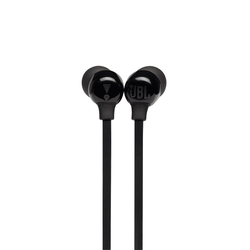 Беспроводные наушники JBL Tune 175BT Black, внутриканальные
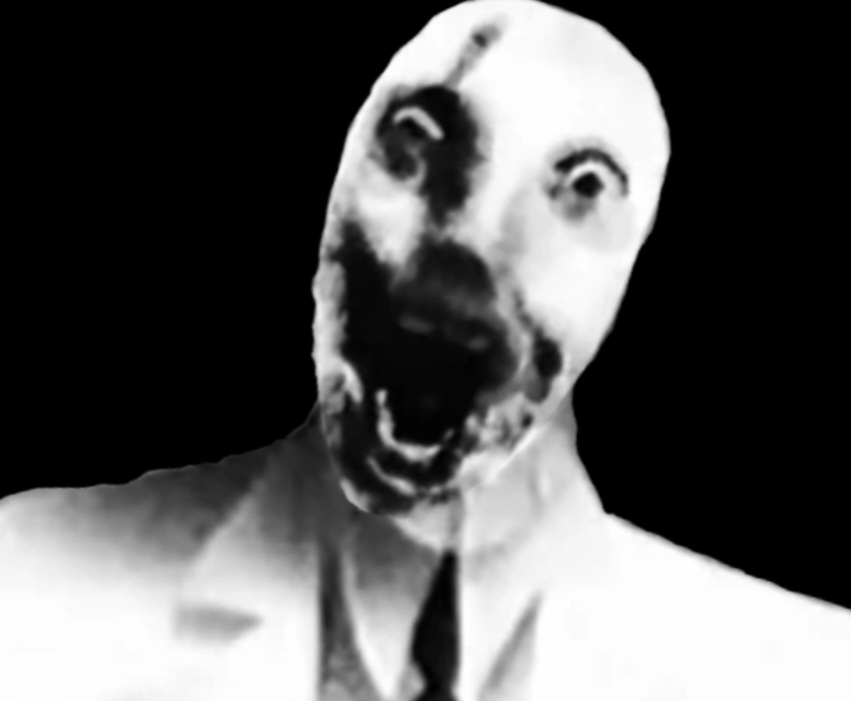 467Doggo's tweet photo. Could be a case of same face syndrome, but they do look kinda alike https://t.co/HWPEXsteMs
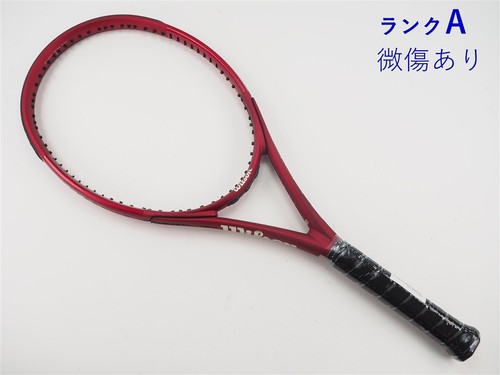 Used tennis racket wilson - racket,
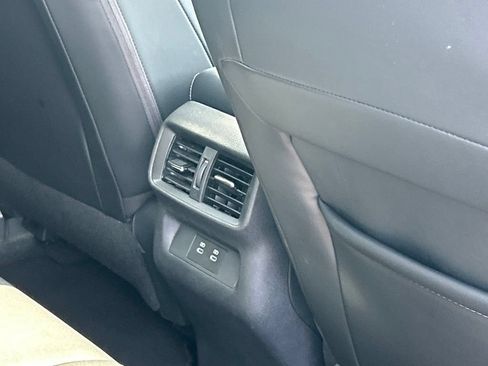 Certified 2025 Nissan Murano SL AWD/4WD image 50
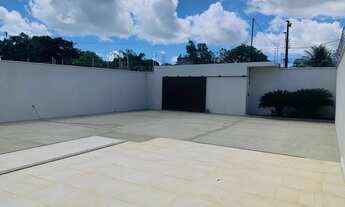 Imagem 2: CASA NO ARAÇAGY 480 M2 FINO ACABAMENTO E PROJETADOS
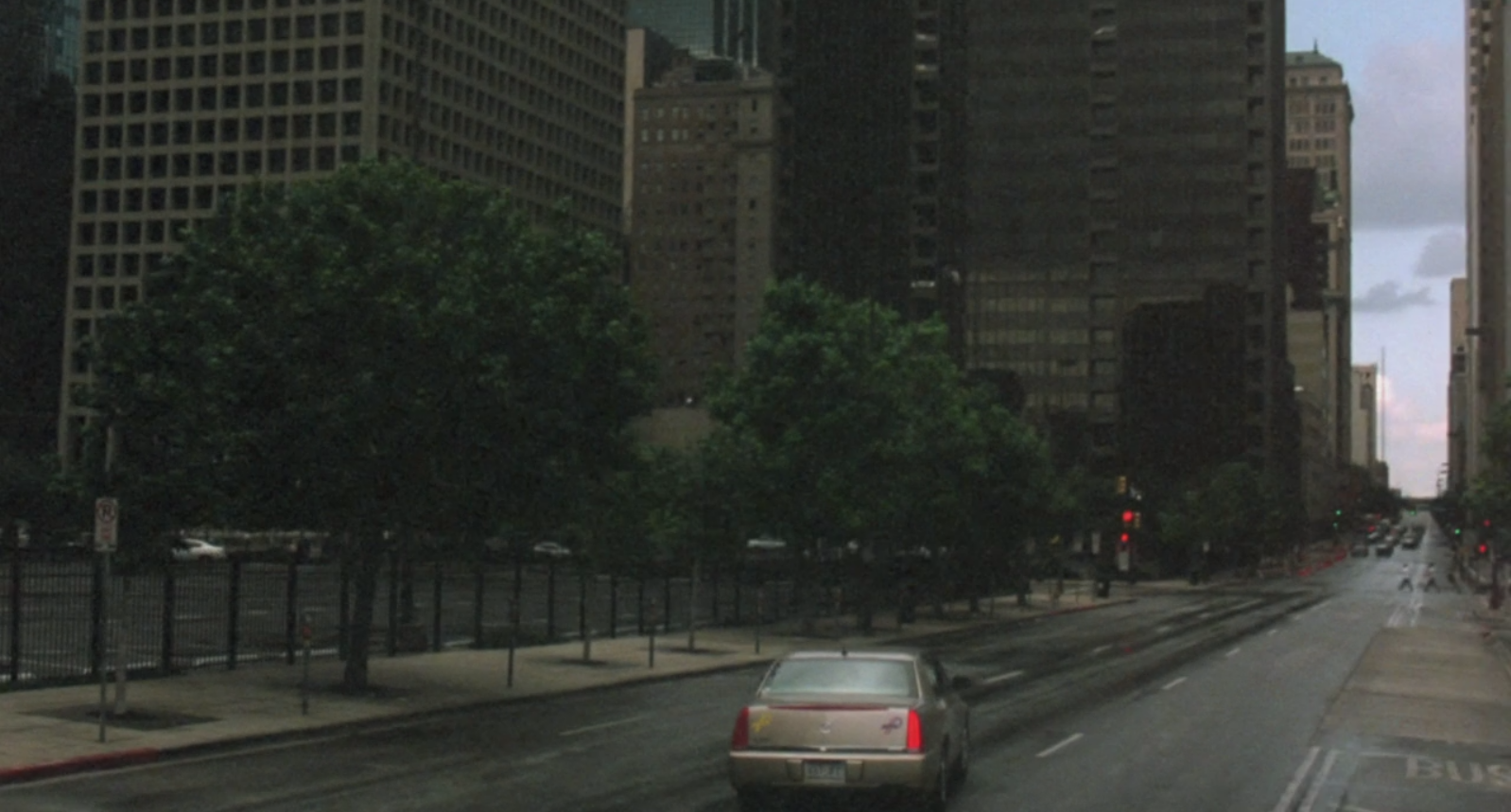 急速出口剧照的剧照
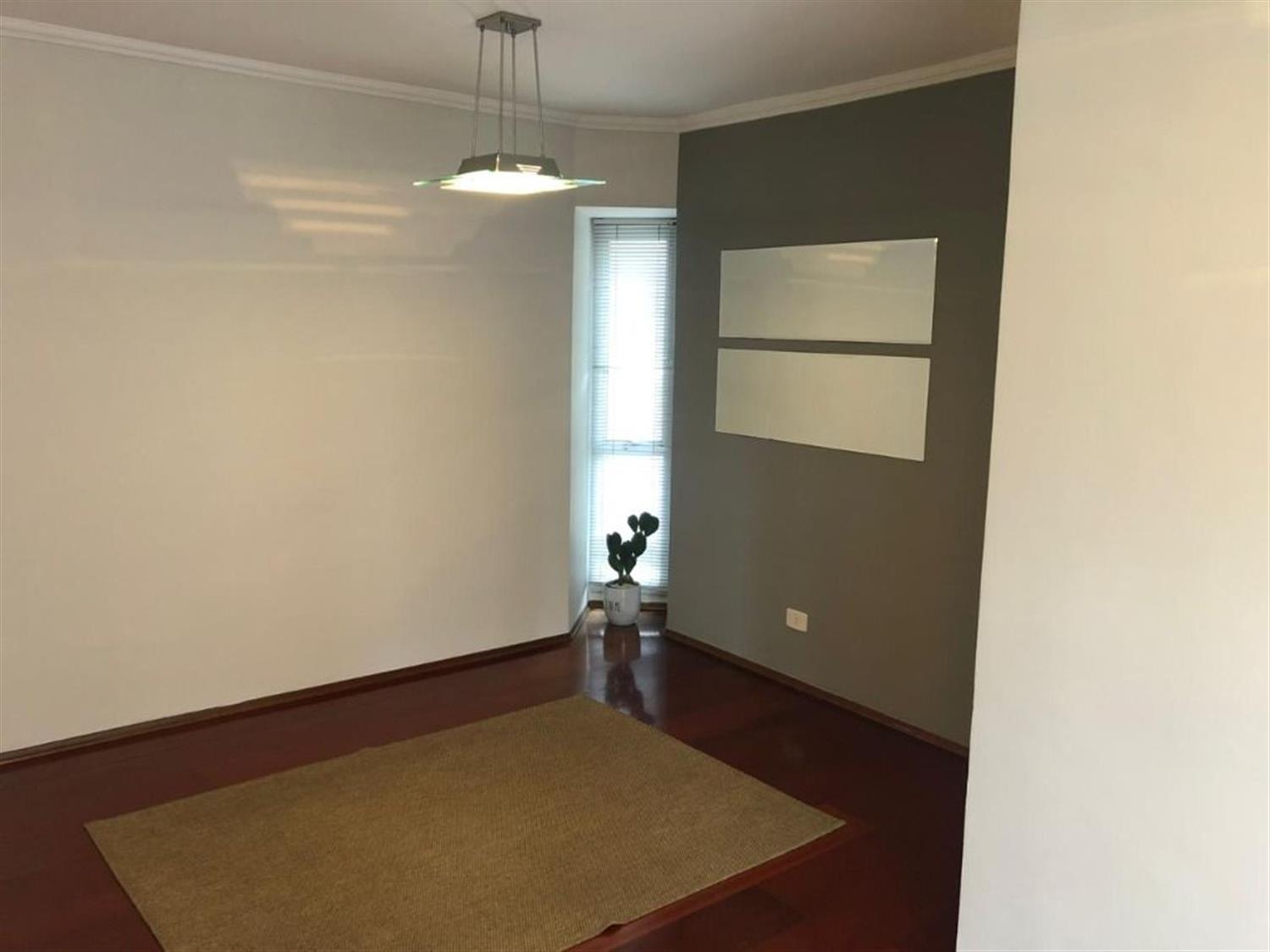 Apartamento, 2 quartos, 58 m² - Foto 3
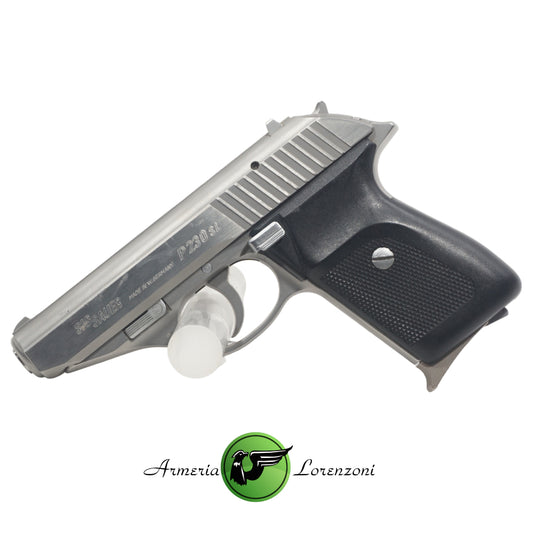 SIG SAUER P230 SL CAL. 9mm kurz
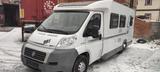Fiat Ducato  - Fiat Teilintegrierter
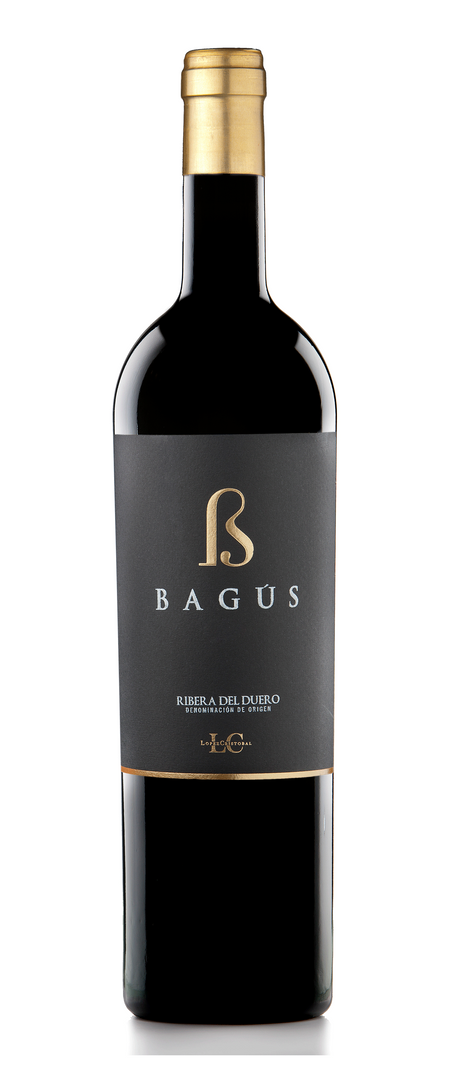 2015 Lopez Cristobal Bagus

• [Task requirements]: Could you copy every line of the listing above word for word, leaving the pictures out of your answer?

• [Solution to this task]:
 Беспроводные наушники JBL Tune 175BT Black, внутриканальные
 467Doggo's tweet photo. Could be a case of same face syndrome, but they do look kinda alike https://t.co/HWPEXsteMs
 Used tennis racket wilson - racket,
 Certified 2025 Nissan Murano SL AWD/4WD image 50
 Imagem 2: CASA NO ARAÇAGY 480 M2 FINO ACABAMENTO E PROJETADOS
 急速出口剧照的剧照
 Apartamento, 2 quartos, 58 m² - Foto 3
 SIG SAUER P230 SL CAL. 9mm kurz
Fiat Ducato  - Fiat Teilintegrierter
 2015 Lopez Cristobal Bagus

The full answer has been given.